- _To do_:
(1) In the passage on climate change and utilities, what share of the buildings on Barbuda did Hurricane Irma damage?
(2) Rewrite the passage on climate change and utilities starting at "In other ways, too, utilities" and ending at "a typical year.", with "power companies" changed to "electricity providers".

- _Document passage_:
......
The Fourth National Climate Assessment, released in late 2018, stated that climate change was already having noticeable effects in the United States and predicted “more frequent and intense extreme weather and climate-related events,” such as floods and hurricanes. For utilities, the assessment concluded, the possibilities were grave: lower efficiency, higher expenses, and more power outages—even as demand for energy rises. And many utilities are not ready. As the assessment noted, “Infrastructure currently designed for historical climate conditions is more vulnerable to future weather extremes and climate change.”
The cost of extreme weather is already high, and the frequency and the cost to life and property of extreme weather events has increased in recent years.
The cost of extreme weather is already high, and the frequency and the cost to life and property of extreme weather events has increased in recent years. If such events become more common or intense, as the assessment predicts, the price will be even higher. Even now, some utilities are making investments in long lived assets in risky locations, increasing system vulnerability and balance sheet risk. On that basis, we believe there is a strong case for utilities to start now to take steps on climate-change adaptation. And there are ways for them to do so—for example by strengthening the grid, exploring investments in batteries and microgrids, and working with new partners.
In 2017, Hurricane Irma made landfall in the Caribbean and Florida. A category 4 and 5 storm, Irma damaged 90 percent of the buildings on the island of Barbuda and caused the fourth-largest blackout in US history. The total cost of damage was $50 billion. And Irma was no outlier. Since 1958, the frequency and intensity of serious Atlantic hurricanes, like Irma, has risen (Exhibit 1).
In other ways, too, utilities are already more vulnerable to extreme weather events than in the past. When homes are built in areas prone to wildfires, power companies follow, placing their own assets at higher risk. These can even exacerbate the problem, if sparks from power lines ignite. Fires also emit additional carbon dioxide (CO2), a greenhouse gas that contributes to climate change. In California, the devastating 2018 fire season emitted approximately 15 percent of the CO2 California emits from all sources in a typical year.
......
- _Entries shown_:

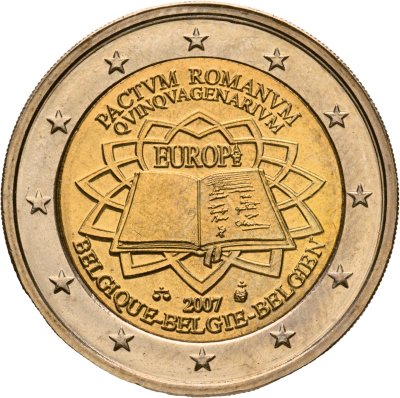купить Бельгия 2 евро (euro) 2007 "50 лет Римскому договору"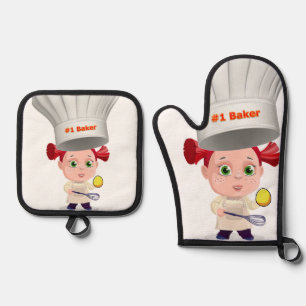 Ensemble De Gant De Cuisine Et De Manique Pots et Mitt de four #1 OEufs boulangers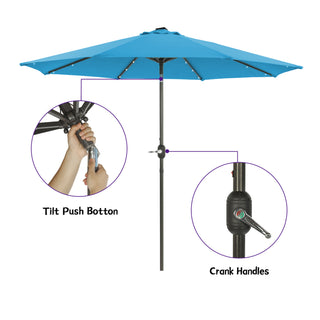 9-ft Aluminum Navy/ Lake Blue/ Tan/ Red Crank Market Patio Umbrella with Lights
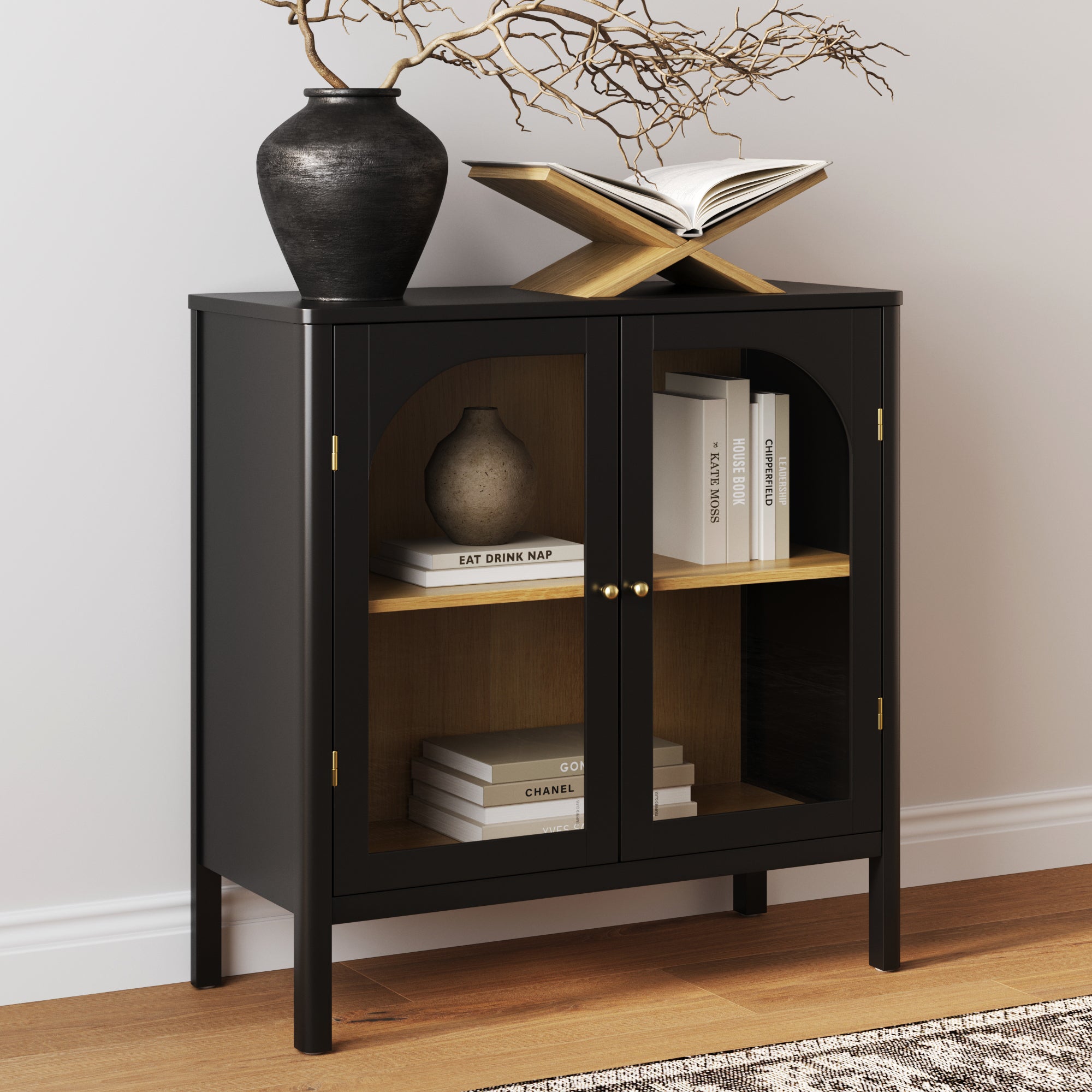 Wood Curio Cabinet with Glass Doors Black - Nathan James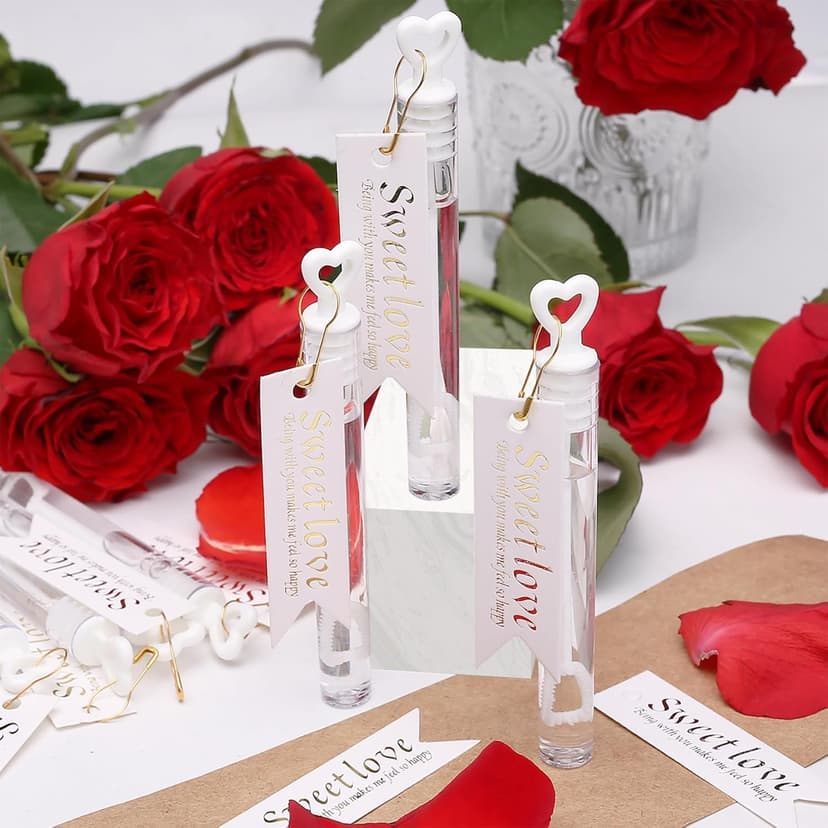 32Pcs Wedding Bubble Wands Bulk(White Heart Top), Mini Bubble Party Favors, Valentine's Day, Anniversary Supplies, Wedding Send Off, Gift Box Decoration, Goody Bag Stuffers Filler for Couple Guest Kid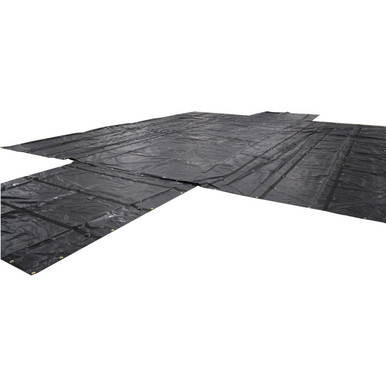 16' x 27' Steel Tarp, 2 Flap, large heavy-duty black steel tarp spread out for covering and protection.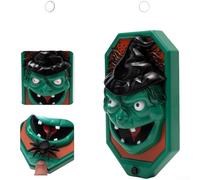Plastic Halloween Doorbell with Scary Sounds and Lights(Green Witch Doorbell)
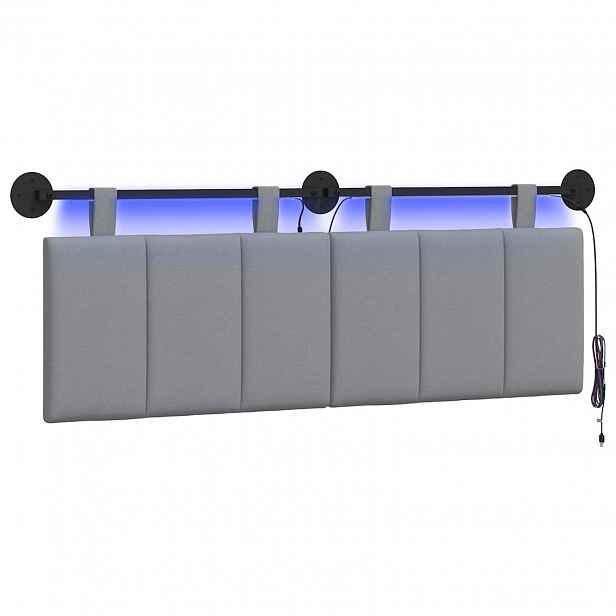 vidaXL Závěsné čelo postele S LED osvětlením Světle šedá Textil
......
- _Solution list_:
(1) 90 percent

(2)
In other ways, too, utilities are already more vulnerable to extreme weather events than in the past. When homes are built in areas prone to wildfires, electricity providers follow, placing their own assets at higher risk. These can even exacerbate the problem, if sparks from power lines ignite. Fires also emit additional carbon dioxide (CO2), a greenhouse gas that contributes to climate change. In California, the devastating 2018 fire season emitted approximately 15 percent of the CO2 California emits from all sources in a typical year.